-- TÂCHES À EFFECTUER --
**1.** Répondez aux questions suivantes d'après le texte sur les mesures fiscales.
(a) Combien le gouvernement fédéral entend-il dépenser chaque année pour le fractionnement du revenu familial ?
(b) Quelle étude de l'Institut Broadbent est citée ?
(c) À quel montant les conservateurs de Harper semblent-ils prêts à porter le plafond annuel de contribution aux CÉLI ?
**2.** Recopiez fidèlement le passage du texte sur les mesures fiscales qui commence par « 2. Doubler la » et se poursuit jusqu'à « n'est pas imposable. ».

1. Le fractionnement du revenu familial
Le gouvernement fédéral entend dépenser environ 2 G$ par année pour le fractionnement du revenu familial, fractionnement qui profitera surtout aux familles traditionnelles à revenu élevé dont un conjoint reste à la maison, et ce, jusqu'à concurrence de 2 000 $ par année. Ce fractionnement ne profitera aucunement aux familles monoparentales, ni aux familles à deux parents qui travaillent et dont le revenu se situe dans le même créneau d'impôt, y compris les créneaux d'impôt moyen et inférieur. Les familles ayant des enfants de moins de 18 ans représentent la moitié de toutes les familles que visent ce plan, selon une étude de l'Institut Broadbent, Le grand écart. Dans l'intervalle, les familles ayant un conjoint dans le créneau d'impôt supérieur et un conjoint demeurant à la maison avec un taux d'impôt de zéro feront de grosses économies. Cette grosse coupure d'impôt pré-électorale augmentera directement l'inégalité des revenus.
2. Doubler la contribution aux comptes d'épargne libres d'impôt (CÉLI) – Prélever l'impôt sur les salaires et non sur les revenus d'investissement
Les conservateurs de Harper semblent prêts à doubler le plafond annuel de contribution à 11 000 $ en dépit d'avertissements voulant que cette mesure profite de façon disproportionnée aux familles riches, réduira la progressivité des systèmes d'imposition fédéral et provinciaux et coûtera des milliards de dollars supplémentaires au gouvernement. Le revenu d'investissement gagné par ces comptes d'épargne libres d'impôt n'est pas imposable.

-- MATÉRIEL FOURNI --
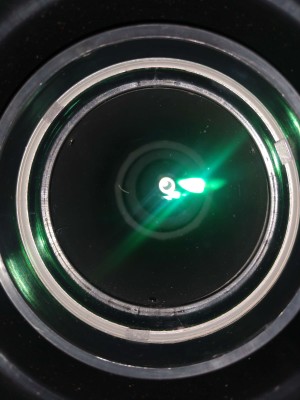 910 AZ3 26 Июль 2020 12:45 пятое 910 AZ3 26 Июль 2020 12:45 пятое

-- RÉPONSES AUX EXERCICES --
**1.**
(a) Environ 2 G$ par année.
(b) Le grand écart.
(c) 11 000 $.

**2.**
2. Doubler la contribution aux comptes d'épargne libres d'impôt (CÉLI) – Prélever l'impôt sur les salaires et non sur les revenus d'investissement
Les conservateurs de Harper semblent prêts à doubler le plafond annuel de contribution à 11 000 $ en dépit d'avertissements voulant que cette mesure profite de façon disproportionnée aux familles riches, réduira la progressivité des systèmes d'imposition fédéral et provinciaux et coûtera des milliards de dollars supplémentaires au gouvernement. Le revenu d'investissement gagné par ces comptes d'épargne libres d'impôt n'est pas imposable.